Tory Belleci - Early Amateur Science Experiments

Early Amateur Science Experiments

Belleci has a long history of working with fire and explosives. At an early age, his dad showed him how to make a Molotov cocktail. He later built what was essentially a homemade flamethrower. The device was a problem when he accidentally lit part of his house on fire. When he was 19, he was nearly arrested for setting off a home made pipe bomb near his parents' home in Seaside, California. The officer encouraged young Belleci to find a way of expressing his love for explosions and special effects that did not involve getting arrested.

Read more about this topic:  Tory Belleci

Famous quotes containing the words early, amateur, science and/or experiments:

    Very early in our children’s lives we will be forced to realize that the “perfect” untroubled life we’d like for them is just a fantasy. In daily living, tears and fights and doing things we don’t want to do are all part of our human ways of developing into adults.
    Fred Rogers (20th century)

    I have been reporting club meetings for four years and I am tired of hearing reviews of the books I was brought up on. I am tired of amateur performances at occasions announced to be for purposes either of enjoyment or improvement.
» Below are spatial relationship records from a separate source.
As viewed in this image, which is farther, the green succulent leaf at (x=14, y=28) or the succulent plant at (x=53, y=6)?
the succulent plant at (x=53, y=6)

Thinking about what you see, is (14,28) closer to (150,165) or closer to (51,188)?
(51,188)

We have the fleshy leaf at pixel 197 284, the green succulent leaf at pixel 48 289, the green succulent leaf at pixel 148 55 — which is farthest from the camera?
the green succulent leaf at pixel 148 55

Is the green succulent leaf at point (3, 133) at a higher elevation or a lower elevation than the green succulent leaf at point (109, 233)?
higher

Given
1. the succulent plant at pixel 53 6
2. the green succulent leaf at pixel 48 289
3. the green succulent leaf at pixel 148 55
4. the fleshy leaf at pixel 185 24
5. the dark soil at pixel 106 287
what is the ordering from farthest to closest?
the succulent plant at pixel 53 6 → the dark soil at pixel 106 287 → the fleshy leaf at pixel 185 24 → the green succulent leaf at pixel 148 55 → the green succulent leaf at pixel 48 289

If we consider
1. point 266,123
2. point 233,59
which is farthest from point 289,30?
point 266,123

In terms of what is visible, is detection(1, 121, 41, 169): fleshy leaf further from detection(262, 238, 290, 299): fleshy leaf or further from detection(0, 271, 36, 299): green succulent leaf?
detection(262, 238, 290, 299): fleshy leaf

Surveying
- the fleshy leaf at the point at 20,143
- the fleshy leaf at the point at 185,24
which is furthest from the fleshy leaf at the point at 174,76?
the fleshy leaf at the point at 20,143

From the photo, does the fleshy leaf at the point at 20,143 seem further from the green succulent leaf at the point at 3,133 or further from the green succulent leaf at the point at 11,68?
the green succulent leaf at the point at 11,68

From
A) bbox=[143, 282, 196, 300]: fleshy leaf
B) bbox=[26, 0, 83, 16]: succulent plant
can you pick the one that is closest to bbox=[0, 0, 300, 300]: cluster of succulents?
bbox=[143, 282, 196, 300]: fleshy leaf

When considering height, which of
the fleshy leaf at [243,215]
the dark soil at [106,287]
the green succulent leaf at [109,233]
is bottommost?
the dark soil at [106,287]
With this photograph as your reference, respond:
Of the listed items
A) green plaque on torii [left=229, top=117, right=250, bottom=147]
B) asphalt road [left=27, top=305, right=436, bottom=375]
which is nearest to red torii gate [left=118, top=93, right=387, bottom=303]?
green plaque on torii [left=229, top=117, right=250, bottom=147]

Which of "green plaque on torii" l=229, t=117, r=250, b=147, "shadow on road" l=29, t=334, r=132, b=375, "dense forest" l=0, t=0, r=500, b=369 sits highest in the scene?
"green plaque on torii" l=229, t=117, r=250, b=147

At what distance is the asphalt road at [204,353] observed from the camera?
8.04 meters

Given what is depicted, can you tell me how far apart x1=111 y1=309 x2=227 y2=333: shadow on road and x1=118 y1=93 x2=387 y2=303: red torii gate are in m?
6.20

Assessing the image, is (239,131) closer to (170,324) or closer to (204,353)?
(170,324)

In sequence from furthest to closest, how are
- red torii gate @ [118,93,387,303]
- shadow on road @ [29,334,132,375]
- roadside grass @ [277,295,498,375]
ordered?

I am tired of suffering under the pretense of acquiring culture. I am tired of hearing the word “culture” used so wantonly. I am tired of essays that let no guilty author escape quotation.
    Josephine Woodward, U.S. author. As quoted in Everyone Was Brave, ch. 3, by William L. O’Neill (1969)

    When we say “science” we can either mean any manipulation of the inventive and organizing power of the human intellect: or we can mean such an extremely different thing as the religion of science the vulgarized derivative from this pure activity manipulated by a sort of priestcraft into a great religious and political weapon.
    Wyndham Lewis (1882–1957)

    The true thrift is always to spend on the higher plane; to invest and invest, with keener avarice, that he may spend in spiritual creation, and not in augmenting animal existence. Nor is the man enriched, in repeating the old experiments of animal sensation; nor unless through new powers and ascending pleasures he knows himself by the actual experience of higher good to be already on the way to the highest.